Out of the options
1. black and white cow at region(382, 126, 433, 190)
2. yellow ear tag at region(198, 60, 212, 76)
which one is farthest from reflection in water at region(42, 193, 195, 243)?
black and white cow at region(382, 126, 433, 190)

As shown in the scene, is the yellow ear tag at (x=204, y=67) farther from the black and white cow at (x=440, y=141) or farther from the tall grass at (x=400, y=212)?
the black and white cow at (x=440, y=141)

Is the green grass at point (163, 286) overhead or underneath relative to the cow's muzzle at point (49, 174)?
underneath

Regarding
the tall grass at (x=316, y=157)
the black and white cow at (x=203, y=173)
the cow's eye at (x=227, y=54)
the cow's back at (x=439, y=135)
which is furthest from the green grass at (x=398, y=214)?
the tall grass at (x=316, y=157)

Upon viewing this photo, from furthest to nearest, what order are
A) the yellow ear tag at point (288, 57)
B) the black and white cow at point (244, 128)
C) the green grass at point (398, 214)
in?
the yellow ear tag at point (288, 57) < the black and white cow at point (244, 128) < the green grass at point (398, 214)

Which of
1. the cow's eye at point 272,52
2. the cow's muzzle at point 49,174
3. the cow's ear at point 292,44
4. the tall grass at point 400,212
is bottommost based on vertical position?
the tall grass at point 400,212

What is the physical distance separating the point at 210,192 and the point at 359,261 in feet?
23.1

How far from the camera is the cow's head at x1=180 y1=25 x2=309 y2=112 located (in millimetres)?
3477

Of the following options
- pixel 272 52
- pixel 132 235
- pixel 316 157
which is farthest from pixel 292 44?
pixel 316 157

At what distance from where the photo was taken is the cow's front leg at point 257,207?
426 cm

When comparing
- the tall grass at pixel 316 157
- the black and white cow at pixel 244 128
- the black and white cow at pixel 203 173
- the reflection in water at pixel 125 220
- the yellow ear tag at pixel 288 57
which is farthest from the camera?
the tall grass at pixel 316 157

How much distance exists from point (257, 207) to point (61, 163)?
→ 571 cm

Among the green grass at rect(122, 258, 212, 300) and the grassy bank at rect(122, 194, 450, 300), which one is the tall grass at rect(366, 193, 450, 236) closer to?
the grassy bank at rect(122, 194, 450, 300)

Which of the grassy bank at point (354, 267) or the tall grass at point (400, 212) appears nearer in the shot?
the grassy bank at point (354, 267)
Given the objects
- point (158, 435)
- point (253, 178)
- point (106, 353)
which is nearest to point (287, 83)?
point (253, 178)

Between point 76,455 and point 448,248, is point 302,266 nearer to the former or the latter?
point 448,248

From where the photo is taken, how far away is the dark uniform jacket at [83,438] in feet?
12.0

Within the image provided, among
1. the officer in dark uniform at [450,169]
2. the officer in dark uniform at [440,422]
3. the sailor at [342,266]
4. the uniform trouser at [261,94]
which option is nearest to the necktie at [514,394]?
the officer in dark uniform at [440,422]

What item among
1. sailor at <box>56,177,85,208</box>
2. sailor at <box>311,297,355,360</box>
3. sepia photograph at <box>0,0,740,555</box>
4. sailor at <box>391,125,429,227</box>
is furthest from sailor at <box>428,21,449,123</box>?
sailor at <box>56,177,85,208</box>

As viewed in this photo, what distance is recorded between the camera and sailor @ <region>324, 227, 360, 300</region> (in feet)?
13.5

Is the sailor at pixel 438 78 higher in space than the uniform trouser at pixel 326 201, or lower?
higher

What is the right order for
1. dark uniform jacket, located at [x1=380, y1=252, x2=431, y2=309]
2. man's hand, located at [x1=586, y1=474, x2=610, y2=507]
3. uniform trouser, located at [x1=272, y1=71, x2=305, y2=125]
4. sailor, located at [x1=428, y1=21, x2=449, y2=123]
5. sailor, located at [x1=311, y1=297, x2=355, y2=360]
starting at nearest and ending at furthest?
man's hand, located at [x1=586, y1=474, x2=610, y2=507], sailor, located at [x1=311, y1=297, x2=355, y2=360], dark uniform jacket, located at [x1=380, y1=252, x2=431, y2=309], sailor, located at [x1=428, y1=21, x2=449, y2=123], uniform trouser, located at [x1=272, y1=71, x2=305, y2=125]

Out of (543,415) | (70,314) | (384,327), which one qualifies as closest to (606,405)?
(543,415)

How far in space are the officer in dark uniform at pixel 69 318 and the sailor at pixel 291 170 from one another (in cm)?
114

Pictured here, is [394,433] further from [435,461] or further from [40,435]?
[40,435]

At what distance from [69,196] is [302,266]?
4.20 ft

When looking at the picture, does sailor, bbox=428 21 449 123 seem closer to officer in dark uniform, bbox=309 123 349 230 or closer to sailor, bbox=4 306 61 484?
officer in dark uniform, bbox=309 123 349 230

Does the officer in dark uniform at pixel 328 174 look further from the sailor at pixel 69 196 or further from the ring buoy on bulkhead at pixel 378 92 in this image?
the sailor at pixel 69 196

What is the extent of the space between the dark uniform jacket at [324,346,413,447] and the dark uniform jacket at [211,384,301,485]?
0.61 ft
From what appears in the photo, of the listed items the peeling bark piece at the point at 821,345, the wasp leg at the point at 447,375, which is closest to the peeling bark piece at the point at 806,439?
• • •
Reproduce all of the data above verbatim, line for line.

Out of the options
1. black and white cow at region(382, 126, 433, 190)
2. yellow ear tag at region(198, 60, 212, 76)
which one is farthest from reflection in water at region(42, 193, 195, 243)?
black and white cow at region(382, 126, 433, 190)

As shown in the scene, is the yellow ear tag at (x=204, y=67) farther from the black and white cow at (x=440, y=141) or farther from the tall grass at (x=400, y=212)?
the black and white cow at (x=440, y=141)

Is the green grass at point (163, 286) overhead or underneath relative to the cow's muzzle at point (49, 174)?
underneath

Regarding
the tall grass at (x=316, y=157)
the black and white cow at (x=203, y=173)
the cow's eye at (x=227, y=54)
the cow's back at (x=439, y=135)
which is furthest from the green grass at (x=398, y=214)?
the tall grass at (x=316, y=157)

Upon viewing this photo, from furthest to nearest, what order are
A) the yellow ear tag at point (288, 57)
B) the black and white cow at point (244, 128)
C) the green grass at point (398, 214)
in?
the yellow ear tag at point (288, 57) < the black and white cow at point (244, 128) < the green grass at point (398, 214)

Which of
1. the cow's eye at point 272,52
2. the cow's muzzle at point 49,174
3. the cow's ear at point 292,44
4. the tall grass at point 400,212
is bottommost based on vertical position?
the tall grass at point 400,212

What is the physical distance separating the point at 210,192 and the point at 359,261 in feet?
23.1

How far from the camera is the cow's head at x1=180 y1=25 x2=309 y2=112 located (in millimetres)?
3477

Of the following options
- pixel 272 52
- pixel 132 235
- pixel 316 157
which is farthest from pixel 292 44?
pixel 316 157

At what distance from where the photo was taken is the cow's front leg at point 257,207?
426 cm

When comparing
- the tall grass at pixel 316 157
- the black and white cow at pixel 244 128
- the black and white cow at pixel 203 173
- the reflection in water at pixel 125 220
- the yellow ear tag at pixel 288 57
which is farthest from the camera?
the tall grass at pixel 316 157

How much distance exists from point (257, 207) to point (61, 163)?
→ 571 cm

Among the green grass at rect(122, 258, 212, 300) and the grassy bank at rect(122, 194, 450, 300), which one is the tall grass at rect(366, 193, 450, 236) closer to?
the grassy bank at rect(122, 194, 450, 300)

Which of the grassy bank at point (354, 267) or the tall grass at point (400, 212) appears nearer in the shot?
the grassy bank at point (354, 267)
Given the objects
- point (158, 435)
- point (253, 178)
- point (106, 353)
which is nearest to point (287, 83)?
point (253, 178)

Between point 76,455 and point 448,248, is point 302,266 nearer to the former or the latter?
point 448,248

From where the photo is taken, how far away is the dark uniform jacket at [83,438] in feet?
12.0

Within the image provided, among
1. the officer in dark uniform at [450,169]
2. the officer in dark uniform at [440,422]
3. the sailor at [342,266]
4. the uniform trouser at [261,94]
which option is nearest to the necktie at [514,394]?
the officer in dark uniform at [440,422]

What item among
1. sailor at <box>56,177,85,208</box>
2. sailor at <box>311,297,355,360</box>
3. sepia photograph at <box>0,0,740,555</box>
4. sailor at <box>391,125,429,227</box>
is furthest from sailor at <box>428,21,449,123</box>?
sailor at <box>56,177,85,208</box>

As viewed in this photo, what distance is recorded between the camera and sailor @ <region>324, 227, 360, 300</region> (in feet)?
13.5

Is the sailor at pixel 438 78 higher in space than the uniform trouser at pixel 326 201, or lower?
higher

What is the right order for
1. dark uniform jacket, located at [x1=380, y1=252, x2=431, y2=309]
2. man's hand, located at [x1=586, y1=474, x2=610, y2=507]
3. uniform trouser, located at [x1=272, y1=71, x2=305, y2=125]
4. sailor, located at [x1=428, y1=21, x2=449, y2=123]
5. sailor, located at [x1=311, y1=297, x2=355, y2=360]
starting at nearest and ending at furthest?
man's hand, located at [x1=586, y1=474, x2=610, y2=507], sailor, located at [x1=311, y1=297, x2=355, y2=360], dark uniform jacket, located at [x1=380, y1=252, x2=431, y2=309], sailor, located at [x1=428, y1=21, x2=449, y2=123], uniform trouser, located at [x1=272, y1=71, x2=305, y2=125]

Out of (543,415) | (70,314) | (384,327), which one qualifies as closest to (606,405)?
(543,415)

How far in space are the officer in dark uniform at pixel 69 318 and the sailor at pixel 291 170 from one another (in cm)?
114

Pictured here, is [394,433] further from [435,461] or further from [40,435]?
[40,435]

At what distance from [69,196] is [302,266]?
4.20 ft

When looking at the picture, does sailor, bbox=428 21 449 123 seem closer to officer in dark uniform, bbox=309 123 349 230 or closer to sailor, bbox=4 306 61 484?
officer in dark uniform, bbox=309 123 349 230

Does the officer in dark uniform at pixel 328 174 look further from the sailor at pixel 69 196 or further from the ring buoy on bulkhead at pixel 378 92 in this image?
the sailor at pixel 69 196

What is the extent of the space between the dark uniform jacket at [324,346,413,447] and the dark uniform jacket at [211,384,301,485]?
0.61 ft
From what appears in the photo, of the listed items the peeling bark piece at the point at 821,345, the wasp leg at the point at 447,375, which is closest to the peeling bark piece at the point at 806,439?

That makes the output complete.